◆ **Task goal**: Exact copies are required of the lines from the line containing "Of the objects" through the final line of the listing, both included, and of no other lines.

-- start Supplied data --

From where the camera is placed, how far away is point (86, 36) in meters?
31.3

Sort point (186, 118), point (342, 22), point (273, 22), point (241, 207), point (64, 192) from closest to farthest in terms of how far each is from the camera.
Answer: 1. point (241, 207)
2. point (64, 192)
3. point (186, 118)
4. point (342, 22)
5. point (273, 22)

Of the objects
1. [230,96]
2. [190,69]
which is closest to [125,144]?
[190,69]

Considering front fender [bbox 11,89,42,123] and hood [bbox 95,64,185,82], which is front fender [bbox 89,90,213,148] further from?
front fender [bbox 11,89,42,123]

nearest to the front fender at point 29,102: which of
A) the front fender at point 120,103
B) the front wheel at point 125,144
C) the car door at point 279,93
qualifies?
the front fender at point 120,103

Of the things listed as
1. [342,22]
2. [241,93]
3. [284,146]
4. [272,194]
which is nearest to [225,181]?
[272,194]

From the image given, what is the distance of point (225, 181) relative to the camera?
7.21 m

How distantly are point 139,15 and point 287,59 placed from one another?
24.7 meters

-- end Supplied data --

◆ **Response for this exercise**:
Of the objects
1. [230,96]
2. [190,69]
which is closest to [125,144]?
[190,69]

Considering front fender [bbox 11,89,42,123] and hood [bbox 95,64,185,82], which is front fender [bbox 89,90,213,148] further from?
front fender [bbox 11,89,42,123]

nearest to the front fender at point 29,102: which of
A) the front fender at point 120,103
B) the front wheel at point 125,144
C) the car door at point 279,93
qualifies?
the front fender at point 120,103

Of the things listed as
1. [342,22]
2. [241,93]
3. [284,146]
4. [272,194]
which is nearest to [225,181]?
[272,194]

From the image given, what is the distance of point (225, 181) relative to the camera?
7.21 m

How distantly are point 139,15 and point 287,59 placed from one another?
24.7 meters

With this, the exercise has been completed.